230 years ago, America's founding fathers signed a piece of paper meant to ensure and uphold the rights of the individual, decreasing government's intervention in the day-to-day life of individuals, well, mainly White men, but I digress. Religion wasn't supposed to unduly influence lawmaking, which would therefore hinder the rights and development of the individual. Needless to say, we've done an about face and are rapidly moving toward a Christocracy that threatens to ensure the rights of the Christian, irrepsective of race or ethnicity, unless you're an immigrant, legal or not, irrespective of gender, although many Christian churches still push male supremacy from the bedroom to the pulpit, and without regard to marital status, unless you're cohabitating or a same-sex couple, although some local governments are trying to purposely protect heterosexual marriages with express prohibition of legal recognition of same-sex couplings. My point isn't so much a God Bless America, flag and apple pie idolatry of all things Americana as much as it is frustration as usual, at the whitewashing of what it means to be American.

New York is often referred to as a melting pot, a soup, if you will. So is America. I've said before that the thing about soup is that all the ingredients, when cooked together as in a soup, eventually taste the same. Put carrots in a chicken stock, and they stop tasting like carrots -- they'll taste like chicken. Throw noodles in, they'll taste like chicken. Corn, poratoes, parsley, they'll taste like chicken. There's your melting pot. I've often thought that America is more like a salad, or at least that's what our founders intended. Although the salad dressing bring the ingredients together, you can still taste each item; the greens, the protein, the croutons.

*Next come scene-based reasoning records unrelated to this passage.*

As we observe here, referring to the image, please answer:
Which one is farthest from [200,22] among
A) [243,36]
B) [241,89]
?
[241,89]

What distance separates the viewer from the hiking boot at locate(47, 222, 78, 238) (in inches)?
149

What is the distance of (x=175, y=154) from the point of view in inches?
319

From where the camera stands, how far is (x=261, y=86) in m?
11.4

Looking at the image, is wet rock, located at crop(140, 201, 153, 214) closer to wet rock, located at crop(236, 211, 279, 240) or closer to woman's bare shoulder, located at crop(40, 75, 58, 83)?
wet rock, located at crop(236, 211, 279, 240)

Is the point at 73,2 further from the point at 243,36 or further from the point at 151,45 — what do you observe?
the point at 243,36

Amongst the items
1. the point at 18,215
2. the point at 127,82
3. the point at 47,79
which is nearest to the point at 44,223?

I'd love for us to be like salad and less like soup, and I think we are. We've turned niche commemorations like Kwanzaa, St. Patrick's Day, Cinco de Mayo, and Chinese New Year into commonly recognized celebrations. We've even begun to recognize, albeit on a smaller scale, Gay Pride. But louder and louder voices are calling for a "soupifying" of America, with federal protection of heterosexual couples, increasing support for privatization of everything from education to art to public works, and idolatry through prohibition of flag burning and protesting at military funerals (and don't flame me -- protesting at any funeral is a lousy thing to do, but not necessarily something that needs to be legislated). Despite easily accessed information about the false facade put up by The Ozzie & Harriet Show, there are still those in power, and gaining power, that want America to be a Christian nation with men on top, women on the bottom, and no queers. That's just not the way it is.

I want America to really receive and embrace the tired and poor, the huddled masses yearning to be free. I'm not anti-American, or un-American, or quasi-American because I am not, and don't want to be what some say I should be. I am an American.